I've recently starting using Matlab and am trying to verify all work that I do by hand using it.

y'' + 4y' + 3y = 5e^-3x

By hand I get

y = A/e^x + B/e^3x - 5x/(2e^3x)

but with dsolve, there's an extra term ...

dsolve('D2y + 4*Dy + 3*y = 5*exp(-x*3)','x')

ans = C5/exp(x) - (5*x)/(2*exp(3*x)) - 5/(4*exp(3*x)) + C6/exp(3*x)

I can't work out what is going on - the ODE is simple to solve by hand so have I made a silly mistake in the matlab implementation?

Thanks for having a look!

Iota
• Dec 5th 2009, 02:24 PM
CaptainBlack
Quote:

Originally Posted by iota
Hi

I've recently starting using Matlab and am trying to verify all work that I do by hand using it.

y'' + 4y' + 3y = 5e^-3x

By hand I get

y = A/e^x + B/e^3x - 5x/(2e^3x)

but with dsolve, there's an extra term ...

dsolve('D2y + 4*Dy + 3*y = 5*exp(-x*3)','x')

ans = C5/exp(x) - (5*x)/(2*exp(3*x)) - 5/(4*exp(3*x)) + C6/exp(3*x)

I can't work out what is going on - the ODE is simple to solve by hand so have I made a silly mistake in the matlab implementation?

Thanks for having a look!

Iota

Both solutions are correct, you can combine the last two terms in the Matlab solution to get your solution.
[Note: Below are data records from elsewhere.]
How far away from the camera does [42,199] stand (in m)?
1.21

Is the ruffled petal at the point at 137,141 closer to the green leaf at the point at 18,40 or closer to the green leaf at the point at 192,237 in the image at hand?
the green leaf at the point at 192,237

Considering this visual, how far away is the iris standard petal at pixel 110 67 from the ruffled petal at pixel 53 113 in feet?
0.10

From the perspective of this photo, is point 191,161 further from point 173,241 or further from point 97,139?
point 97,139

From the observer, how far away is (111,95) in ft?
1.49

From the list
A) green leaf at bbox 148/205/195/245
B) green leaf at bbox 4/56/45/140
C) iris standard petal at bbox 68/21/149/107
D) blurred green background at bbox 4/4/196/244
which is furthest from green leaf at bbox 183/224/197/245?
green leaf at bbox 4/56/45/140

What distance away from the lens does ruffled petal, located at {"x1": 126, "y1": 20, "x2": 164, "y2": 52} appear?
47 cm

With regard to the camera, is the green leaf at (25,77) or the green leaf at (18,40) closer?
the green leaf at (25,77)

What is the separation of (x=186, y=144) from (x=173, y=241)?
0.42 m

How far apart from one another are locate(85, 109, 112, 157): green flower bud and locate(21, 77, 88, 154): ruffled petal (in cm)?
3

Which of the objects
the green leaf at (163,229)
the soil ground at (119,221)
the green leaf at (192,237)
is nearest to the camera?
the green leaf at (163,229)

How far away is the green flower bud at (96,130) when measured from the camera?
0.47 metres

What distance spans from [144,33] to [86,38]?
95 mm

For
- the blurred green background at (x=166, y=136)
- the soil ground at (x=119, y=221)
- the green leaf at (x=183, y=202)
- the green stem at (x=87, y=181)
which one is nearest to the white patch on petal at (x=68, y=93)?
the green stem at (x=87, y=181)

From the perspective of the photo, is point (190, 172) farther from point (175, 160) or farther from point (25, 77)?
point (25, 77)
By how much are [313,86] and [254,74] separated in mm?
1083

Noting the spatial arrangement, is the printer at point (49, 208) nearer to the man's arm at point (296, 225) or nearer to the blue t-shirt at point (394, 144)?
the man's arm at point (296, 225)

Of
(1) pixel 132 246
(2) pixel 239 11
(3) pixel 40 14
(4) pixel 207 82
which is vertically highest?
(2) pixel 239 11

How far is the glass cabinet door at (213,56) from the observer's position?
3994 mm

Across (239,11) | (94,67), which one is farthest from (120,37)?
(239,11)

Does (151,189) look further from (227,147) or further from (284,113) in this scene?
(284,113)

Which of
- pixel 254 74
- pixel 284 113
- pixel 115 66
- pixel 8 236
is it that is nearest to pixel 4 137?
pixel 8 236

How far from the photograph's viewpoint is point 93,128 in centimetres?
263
Quite why M. can't sort this out I don't know.

CB
• Dec 6th 2009, 01:17 AM
iota
Quote:

Originally Posted by CaptainBlack
Both solutions are correct, you can combine the last two terms in the Matlab solution to get your solution.

Quite why M. can't sort this out I don't know.

CB

Thanks CB - of course, it's just a constant term!

Even if I had noticed that I would have still been a little confused. What is really interesting me now though is the underlying algorithm used by M. Where would it have got that value, separate from the other constant term, from? I will try to do some searching about. Would be interesting to see how other symbolic solvers behave.

Cheers!

i
• Dec 6th 2009, 02:17 AM
CaptainBlack
Quote:

Originally Posted by iota
Thanks CB - of course, it's just a constant term!

Even if I had noticed that I would have still been a little confused. What is really interesting me now though is the underlying algorithm used by M. Where would it have got that value, separate from the other constant term, from? I will try to do some searching about. Would be interesting to see how other symbolic solvers behave.

Cheers!

i

It will be due to its way of finding a particular integral, and I suspect it then does not realise it can combine similar terms one with a numeric constant coefficient and the other with a symbolic constant coefficient.

CB